EU-Diplomaten: Keine Anzeichen für eine schnelle Einigung

Allerdings ist nicht sicher, dass eine grundsätzliche Einigung auf den Vorschlag der Kommission in den kommenden zwei Monaten so zügig gelingt, wie Seehofer sich das vorstellt. „Der erste Anschein ist, dass es nicht sehr schnell zu einer Einigung kommt“, hieß es am Donnerstag aus EU-Diplomatenkreisen. Zwar war der Ton diesmal freundlicher als bei so manchem Ministertreffen in der Vergangenheit, als es auch schon einmal zu einem verbalen Schlagabtausch zwischen dem luxemburgischen Integrationsminister Jean Asselborn und dem damaligen italienischen Innenminister Matteo Salvini kam. Dennoch wurde auch am Donnerstag deutlich, dass sich etliche osteuropäische Staaten mit der verpflichtenden Übernahme von Flüchtlingen weiterhin schwertun - darunter die Visegrad-Staaten Ungarn, Polen, Tschechien und die Slowakei sowie Bulgarien, Rumänien und Estland.

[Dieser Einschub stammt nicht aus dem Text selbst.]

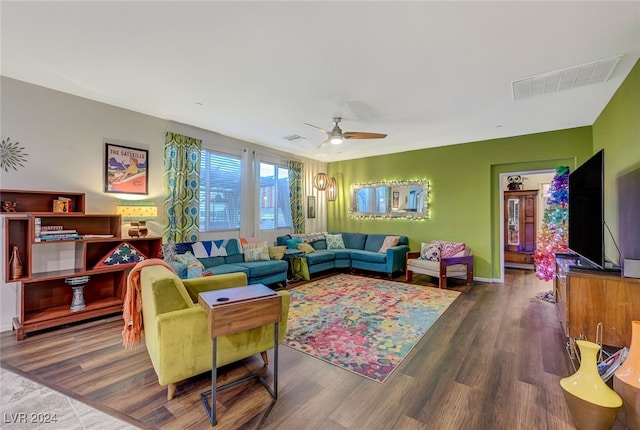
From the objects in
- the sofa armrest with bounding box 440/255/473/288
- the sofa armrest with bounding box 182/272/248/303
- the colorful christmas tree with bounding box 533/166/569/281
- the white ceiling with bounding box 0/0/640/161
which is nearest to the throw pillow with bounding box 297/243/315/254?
the sofa armrest with bounding box 440/255/473/288

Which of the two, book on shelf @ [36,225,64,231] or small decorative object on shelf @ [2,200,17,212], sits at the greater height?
small decorative object on shelf @ [2,200,17,212]

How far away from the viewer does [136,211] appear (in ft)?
12.5

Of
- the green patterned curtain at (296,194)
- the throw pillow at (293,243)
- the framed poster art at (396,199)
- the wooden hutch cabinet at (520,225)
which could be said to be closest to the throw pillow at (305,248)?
the throw pillow at (293,243)

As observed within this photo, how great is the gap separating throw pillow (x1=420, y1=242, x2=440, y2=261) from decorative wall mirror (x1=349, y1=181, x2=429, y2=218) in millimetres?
771

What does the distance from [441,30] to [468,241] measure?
455cm

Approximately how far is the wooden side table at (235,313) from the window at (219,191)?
332 centimetres

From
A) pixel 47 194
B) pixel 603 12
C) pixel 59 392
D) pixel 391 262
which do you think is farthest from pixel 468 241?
pixel 47 194

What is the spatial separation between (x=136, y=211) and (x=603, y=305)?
5.13 meters

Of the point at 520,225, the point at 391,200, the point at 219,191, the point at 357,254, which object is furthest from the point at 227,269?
the point at 520,225

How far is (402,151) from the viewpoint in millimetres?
6594

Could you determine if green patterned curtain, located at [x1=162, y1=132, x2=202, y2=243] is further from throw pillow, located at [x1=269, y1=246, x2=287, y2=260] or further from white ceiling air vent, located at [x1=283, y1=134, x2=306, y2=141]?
white ceiling air vent, located at [x1=283, y1=134, x2=306, y2=141]

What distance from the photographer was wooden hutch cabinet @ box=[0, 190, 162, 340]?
10.0 feet

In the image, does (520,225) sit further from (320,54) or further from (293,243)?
(320,54)

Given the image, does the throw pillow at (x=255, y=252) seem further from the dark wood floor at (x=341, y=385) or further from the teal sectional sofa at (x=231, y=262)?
the dark wood floor at (x=341, y=385)
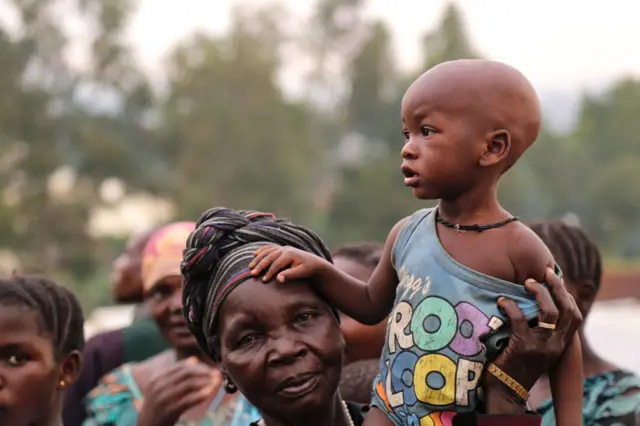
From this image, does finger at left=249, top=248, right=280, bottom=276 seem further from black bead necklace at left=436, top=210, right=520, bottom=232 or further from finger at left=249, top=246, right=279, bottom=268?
black bead necklace at left=436, top=210, right=520, bottom=232

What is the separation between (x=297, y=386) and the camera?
8.34 feet

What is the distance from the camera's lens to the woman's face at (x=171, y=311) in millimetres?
4148

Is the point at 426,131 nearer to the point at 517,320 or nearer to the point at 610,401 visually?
the point at 517,320

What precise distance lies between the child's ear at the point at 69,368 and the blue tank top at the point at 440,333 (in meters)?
1.54

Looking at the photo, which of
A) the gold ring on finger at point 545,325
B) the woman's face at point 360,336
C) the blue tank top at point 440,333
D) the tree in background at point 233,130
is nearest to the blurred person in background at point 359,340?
the woman's face at point 360,336

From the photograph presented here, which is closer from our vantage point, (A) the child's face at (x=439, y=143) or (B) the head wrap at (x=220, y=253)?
(A) the child's face at (x=439, y=143)

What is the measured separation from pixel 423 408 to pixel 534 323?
332 millimetres

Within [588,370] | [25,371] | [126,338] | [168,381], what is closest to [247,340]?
[168,381]

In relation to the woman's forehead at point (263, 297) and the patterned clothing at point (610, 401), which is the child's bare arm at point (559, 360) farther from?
the patterned clothing at point (610, 401)

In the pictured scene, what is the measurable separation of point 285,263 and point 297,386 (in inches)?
12.7

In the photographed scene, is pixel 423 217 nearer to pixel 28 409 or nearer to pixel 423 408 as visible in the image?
pixel 423 408

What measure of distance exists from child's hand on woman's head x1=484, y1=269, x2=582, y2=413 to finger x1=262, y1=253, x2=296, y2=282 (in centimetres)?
61

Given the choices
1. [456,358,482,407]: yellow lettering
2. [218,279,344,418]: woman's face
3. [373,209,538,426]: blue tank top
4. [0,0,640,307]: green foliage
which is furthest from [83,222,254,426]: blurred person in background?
[0,0,640,307]: green foliage

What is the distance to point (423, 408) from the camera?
2363 mm
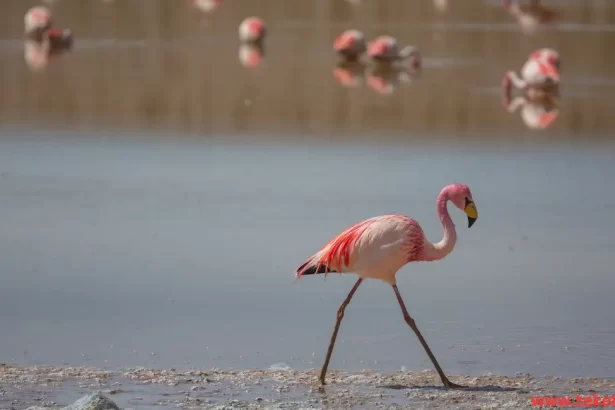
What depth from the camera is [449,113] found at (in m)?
16.2

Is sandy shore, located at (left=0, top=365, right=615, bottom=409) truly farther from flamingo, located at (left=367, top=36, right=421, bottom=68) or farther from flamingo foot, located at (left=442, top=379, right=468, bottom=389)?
flamingo, located at (left=367, top=36, right=421, bottom=68)

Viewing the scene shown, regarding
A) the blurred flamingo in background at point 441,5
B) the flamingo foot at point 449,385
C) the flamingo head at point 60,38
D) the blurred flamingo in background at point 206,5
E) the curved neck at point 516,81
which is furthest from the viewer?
the blurred flamingo in background at point 206,5

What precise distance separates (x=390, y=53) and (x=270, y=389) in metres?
15.3

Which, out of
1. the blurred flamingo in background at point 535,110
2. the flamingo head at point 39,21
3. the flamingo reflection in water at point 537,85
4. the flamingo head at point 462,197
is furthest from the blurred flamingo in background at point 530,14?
the flamingo head at point 462,197

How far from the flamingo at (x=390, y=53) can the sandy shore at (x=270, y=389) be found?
48.1 feet

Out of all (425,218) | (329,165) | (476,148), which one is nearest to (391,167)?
(329,165)

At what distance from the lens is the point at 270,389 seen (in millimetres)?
6598

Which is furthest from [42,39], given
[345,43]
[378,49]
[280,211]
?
[280,211]

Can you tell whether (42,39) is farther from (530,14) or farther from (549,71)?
(530,14)

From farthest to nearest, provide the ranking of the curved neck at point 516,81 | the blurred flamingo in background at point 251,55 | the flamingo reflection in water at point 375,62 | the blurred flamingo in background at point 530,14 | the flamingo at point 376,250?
the blurred flamingo in background at point 530,14 → the blurred flamingo in background at point 251,55 → the flamingo reflection in water at point 375,62 → the curved neck at point 516,81 → the flamingo at point 376,250

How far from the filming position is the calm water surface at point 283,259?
747cm

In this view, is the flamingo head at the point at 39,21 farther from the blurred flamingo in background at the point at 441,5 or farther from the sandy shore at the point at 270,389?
the sandy shore at the point at 270,389

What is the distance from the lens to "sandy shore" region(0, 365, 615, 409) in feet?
20.7

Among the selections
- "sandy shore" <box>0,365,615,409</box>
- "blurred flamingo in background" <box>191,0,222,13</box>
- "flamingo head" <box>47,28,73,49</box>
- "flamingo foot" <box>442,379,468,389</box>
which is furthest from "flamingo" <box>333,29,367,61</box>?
"flamingo foot" <box>442,379,468,389</box>
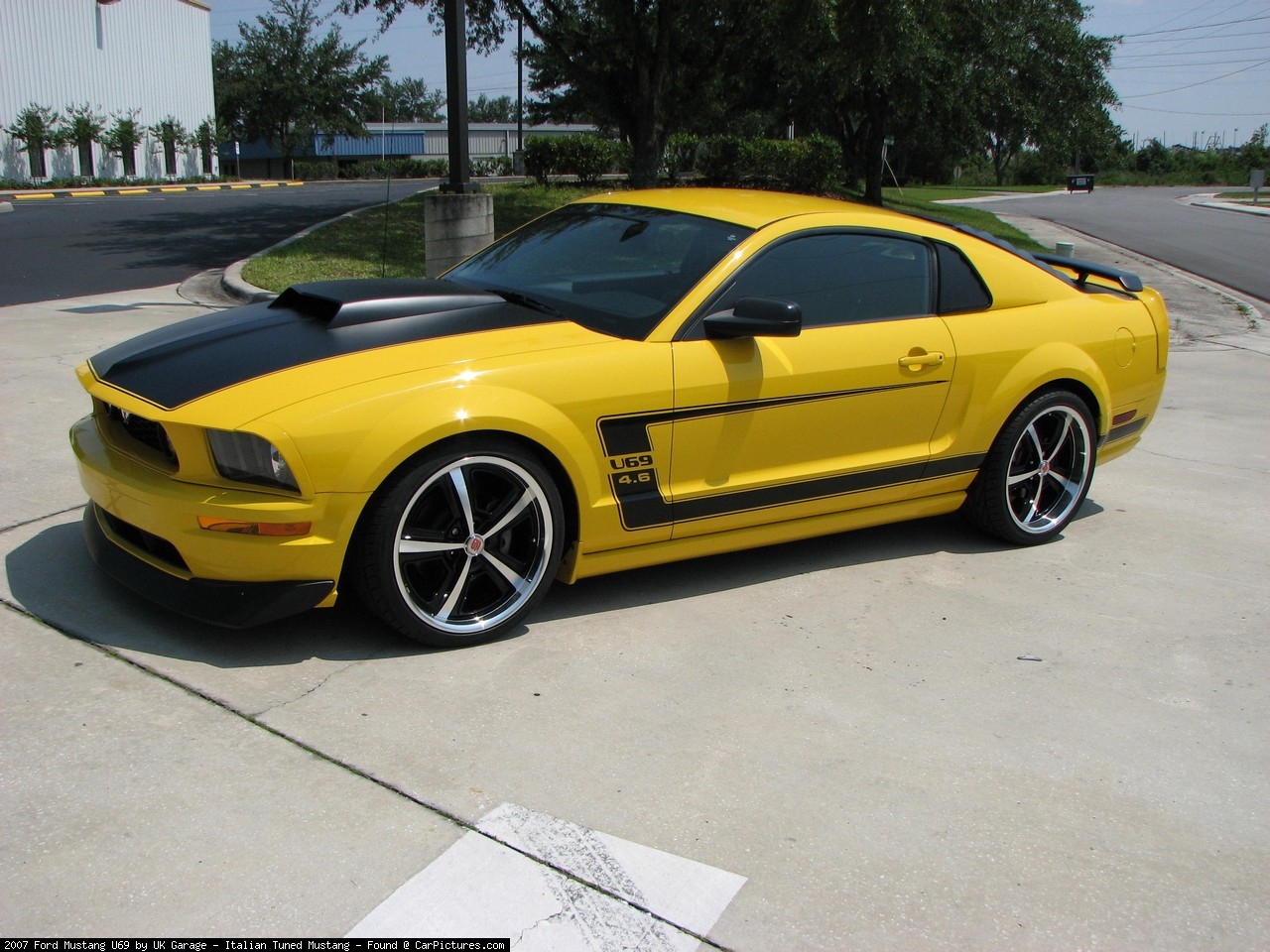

Der Vorschlag der Kommission sieht nämlich vor, dass beispielsweise ein Mitgliedstaat wie Ungarn bei einer „Rückführungs-Patenschaft“ acht Monate Zeit hat, im Namen eines anderen Landes wie Griechenland einen nicht schutzbedürftigen Migranten abzuschieben. Wenn die Abschiebe-Prozedur länger dauert, muss in dem Beispiel-Fall Ungarn den Migranten von Griechenland übernehmen.  

Ungarn soll sich an Abschiebungen beteiligen

Zudem ist im Vorstoß der Kommission vorgesehen, dass die übrigen Mitgliedstaaten Ankunftsländer wie Malta oder Italien im Fall eines rapiden Anstiegs der Flüchtlingszahlen durch die Aufnahme von Schutzbedürftigen entlasten können. Laut dem Plan der Brüsseler Behörde ist es möglich, dass EU-Länder ihre Solidarität sowohl im Rahmen der „Rückführungs-Patenschaften“ als auch bei einer Umverteilung von Flüchtlingen an den Tag legen.  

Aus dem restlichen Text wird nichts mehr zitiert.